“How good is this model?” is not one question. Quality decomposes into roughly a dozen orthogonal axes, and a model can be frontier on one while mediocre on another. Picking a model means picking which axes matter for your workload, then ranking on those, not on a generic “intelligence” score. A single composite ranking flattens a multi-dimensional object into a line and hides the trade-offs that matter in practice. The model that wins LMArena overall might be slow, expensive, weak at tool calling, and bad at long context.

The capability axes that leaderboards score are reasoning and knowledge, coding (writing, editing, debugging, repo-level agentic work), instruction following, tool use and function calling, long context (retrieval and reasoning across 100K-1M tokens), multimodality, multilingual quality, creative writing, and safety/refusal calibration. Each has distinct benchmarks; see LLM Benchmark Reference for the canonical tests per axis.

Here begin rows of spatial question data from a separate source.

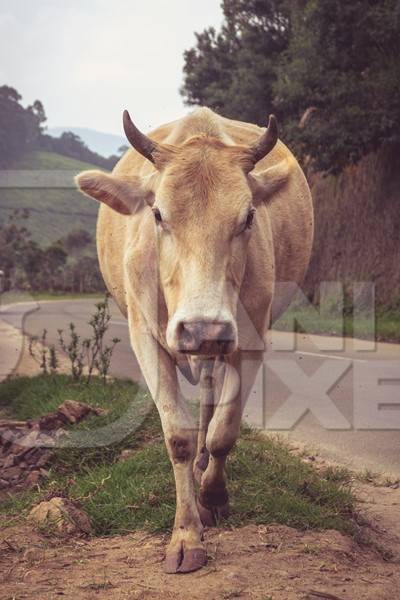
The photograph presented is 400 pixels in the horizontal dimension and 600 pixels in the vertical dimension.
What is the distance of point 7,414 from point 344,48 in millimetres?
9914

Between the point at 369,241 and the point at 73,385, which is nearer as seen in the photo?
the point at 73,385

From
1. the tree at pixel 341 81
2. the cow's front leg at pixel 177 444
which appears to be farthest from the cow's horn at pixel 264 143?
the tree at pixel 341 81

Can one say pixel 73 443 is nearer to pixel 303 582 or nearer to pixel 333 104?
pixel 303 582

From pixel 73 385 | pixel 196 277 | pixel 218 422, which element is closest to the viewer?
pixel 196 277

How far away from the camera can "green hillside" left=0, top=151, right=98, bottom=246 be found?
85812 millimetres

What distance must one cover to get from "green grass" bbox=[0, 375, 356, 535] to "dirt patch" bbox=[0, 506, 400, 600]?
20 cm

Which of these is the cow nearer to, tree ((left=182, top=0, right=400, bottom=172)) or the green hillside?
tree ((left=182, top=0, right=400, bottom=172))

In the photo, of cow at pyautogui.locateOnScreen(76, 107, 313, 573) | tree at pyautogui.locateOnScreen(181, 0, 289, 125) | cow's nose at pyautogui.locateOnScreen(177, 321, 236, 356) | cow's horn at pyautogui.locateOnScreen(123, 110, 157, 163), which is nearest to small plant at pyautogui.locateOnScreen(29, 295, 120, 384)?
cow at pyautogui.locateOnScreen(76, 107, 313, 573)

The operational axes are first-class quality dimensions, not afterthoughts. A model that’s 5% smarter at 10× the cost is rarely the right pick. Speed (tokens/sec), TTFT (time to first token), context window, and cost ($/Mtok input plus output) all factor into deployment decisions, with intelligence-per-dollar (quality / price) the actually-practical composite. Two aggregate signals layer on top of the per-axis benchmarks: human preference from blind pairwise votes captures “feel” that benchmarks miss, and revealed preference (what tokens production apps actually route) is the most game-resistant signal of all (see LLM Comparison Sources).

Before picking a model, write down which 2-4 axes dominate your workload. RAG pipeline = long context plus cost. Coding agent = tool use plus coding plus cost. Customer support bot = instruction following plus speed plus safety. Be suspicious of any “best LLM” claim that doesn’t name the axis: two models can both be “frontier” along different axes and neither dominates.